▶ [Page text]
Suppose we place a grid in xt-plane with points $(x_j,t_n)$ and mesh width $h= \Delta x$ and time step $k =\Delta t$ and $x_j=jh$ and $t_n = nk$ and call $U_j^n$ to be the approximation to some $u(x_j,t_n)$ at the discrete points. Also, notice that
$$ x_{j+1/2} = x_j + h/2 = (j+1/2)h $$
Im confused in this notion:
define ${\bf piecewise \; constant}$ functon $U_k(x,t)$ for all $x,t$ from the discrete values $U_j^n$. Assign this function the value $U_j^n$ in the $(j,n)$ grid cell:
$$ U_k(x,t) = U_j^n \; \; \; \; \text{for all } \; \; (x,t) \in [x_{j-1/2},x_{j+1/2}) \times [t_n, t_{n+1}) $$
what does this function represent? I cant understant really the difference between $U_k$ and $U_j^n$
This definition is introduced in the derivation of Godunov type finite-volume methods. Its meaning is summarized in the picture below:
We have the grid nodes with abscissas $x_i$. We define finite volumes around each node, which are the cells $\mathcal{C}_i = [x_{i-1/2}, x_{i+1/2}]$ such that the node $x_i$ is at the center of the cell $\mathcal{C}_i$. Then, we introduce a piecewise constant function $\tilde u(x,t)$ which constant value over the cell $\mathcal{C}_i$ equals the grid-node value $u_i^n$ of $u$. This definition is analogous to the construction of midpoint Riemann sums.

▶ [Data supplied]
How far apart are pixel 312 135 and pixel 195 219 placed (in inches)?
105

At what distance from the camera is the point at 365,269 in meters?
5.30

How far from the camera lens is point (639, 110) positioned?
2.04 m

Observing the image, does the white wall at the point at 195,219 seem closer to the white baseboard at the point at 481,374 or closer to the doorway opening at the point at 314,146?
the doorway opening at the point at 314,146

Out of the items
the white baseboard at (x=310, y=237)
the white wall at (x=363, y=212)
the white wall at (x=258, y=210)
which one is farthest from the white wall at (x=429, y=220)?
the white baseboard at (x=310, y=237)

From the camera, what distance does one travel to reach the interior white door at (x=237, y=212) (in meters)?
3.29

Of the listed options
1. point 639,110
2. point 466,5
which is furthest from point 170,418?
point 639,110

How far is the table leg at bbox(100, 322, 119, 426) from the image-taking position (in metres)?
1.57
...
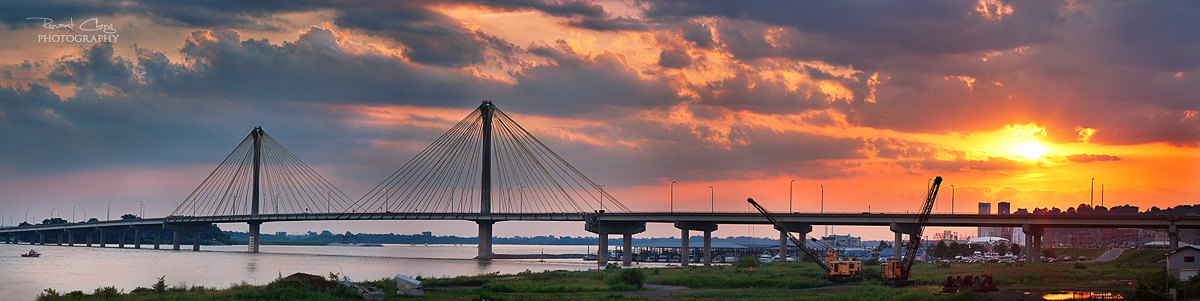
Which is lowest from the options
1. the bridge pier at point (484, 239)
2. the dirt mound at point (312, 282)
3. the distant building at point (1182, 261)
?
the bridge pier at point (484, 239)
* * *
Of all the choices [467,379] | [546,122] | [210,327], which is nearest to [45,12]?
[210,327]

▶ [Exercise] According to the thread on the piecewise constant grid function, what kind of methods is its definition introduced to derive?

▶ [Solution to the problem] Godunov type finite-volume methods.